How that affects Christie's reputation as a jobs creator -- and his political future, specifically a 2016 presidential run -- is a matter for debate among Democrats and Republicans, alike.

Supporters say Christie -- still trying to recover from the “BridgeGate” scandal and lingering fallout from superstorm Sandy -- can do only so much. And the casino closings amount to market downsizing, amid growing competition from casinos in Pennsylvania, New York, Connecticut and Maryland, they also say.

“The reality is that Atlantic City will never be what it was,” said Barbara DeMarco, a gaming lobbyist for the strategy firm Porzio Governmental Affairs. “You cannot compete with something when it’s in [a customer’s] backyard. I think the governor did everything possible to help Atlantic City and south Jersey as a whole.”

Christie, along with state and local legislators and executives, has tried several ideas, most notably allowing Internet gambling last November.

DeMarco said that move created some IT-related jobs, but not nearly enough to cover the 6,000-8,000 jobs expected to be lost in the hotel-casino closings ­- some of which will affect small businesses that rely on casino and hotel traffic.

▶ RECORDS SUPPLIED
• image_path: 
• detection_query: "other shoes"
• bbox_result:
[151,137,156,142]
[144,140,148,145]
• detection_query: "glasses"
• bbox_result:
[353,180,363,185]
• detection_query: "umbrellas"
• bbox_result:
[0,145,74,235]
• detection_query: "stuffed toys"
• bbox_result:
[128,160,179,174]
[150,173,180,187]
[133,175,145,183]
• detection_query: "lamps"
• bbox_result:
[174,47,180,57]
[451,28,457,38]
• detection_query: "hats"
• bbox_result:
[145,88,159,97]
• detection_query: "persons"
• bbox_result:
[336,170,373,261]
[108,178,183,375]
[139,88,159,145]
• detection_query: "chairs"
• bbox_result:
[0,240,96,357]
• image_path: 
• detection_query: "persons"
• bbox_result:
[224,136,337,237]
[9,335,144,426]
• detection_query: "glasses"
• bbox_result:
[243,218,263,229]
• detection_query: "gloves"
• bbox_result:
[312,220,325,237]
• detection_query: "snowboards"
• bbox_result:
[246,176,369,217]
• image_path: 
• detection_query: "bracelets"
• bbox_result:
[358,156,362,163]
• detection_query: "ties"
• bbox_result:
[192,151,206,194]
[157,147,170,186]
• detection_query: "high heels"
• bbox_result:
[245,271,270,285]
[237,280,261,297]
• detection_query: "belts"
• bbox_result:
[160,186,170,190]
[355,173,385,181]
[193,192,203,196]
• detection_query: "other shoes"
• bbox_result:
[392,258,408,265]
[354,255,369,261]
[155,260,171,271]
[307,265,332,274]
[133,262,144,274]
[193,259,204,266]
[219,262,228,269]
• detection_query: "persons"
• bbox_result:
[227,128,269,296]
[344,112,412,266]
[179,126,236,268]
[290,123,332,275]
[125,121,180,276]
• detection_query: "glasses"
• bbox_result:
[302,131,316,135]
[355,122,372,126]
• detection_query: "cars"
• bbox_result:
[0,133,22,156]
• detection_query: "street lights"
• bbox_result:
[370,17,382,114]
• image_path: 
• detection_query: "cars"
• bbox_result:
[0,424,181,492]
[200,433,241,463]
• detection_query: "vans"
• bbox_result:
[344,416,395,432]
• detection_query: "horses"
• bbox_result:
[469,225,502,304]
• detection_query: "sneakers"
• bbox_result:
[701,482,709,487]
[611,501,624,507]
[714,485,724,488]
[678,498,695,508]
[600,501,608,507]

▶ REQUIRED ACTION 1
Rewrite the paragraph of the Atlantic City casino article that begins "Supporters say Christie" as a short bulleted list that keeps its main facts.
▶ REQUIRED ACTION 2
Transcribe the Atlantic City casino article from "DeMarco said that" to "and hotel traffic.".

▶ SOLUTION 1
- Supporters say Christie can do only so much.
- He is still trying to recover from the "BridgeGate" scandal and the lingering fallout from superstorm Sandy.
- Supporters also say the casino closings amount to market downsizing.
- That downsizing comes amid growing competition from casinos in Pennsylvania, New York, Connecticut and Maryland.

▶ SOLUTION 2
DeMarco said that move created some IT-related jobs, but not nearly enough to cover the 6,000-8,000 jobs expected to be lost in the hotel-casino closings ­- some of which will affect small businesses that rely on casino and hotel traffic.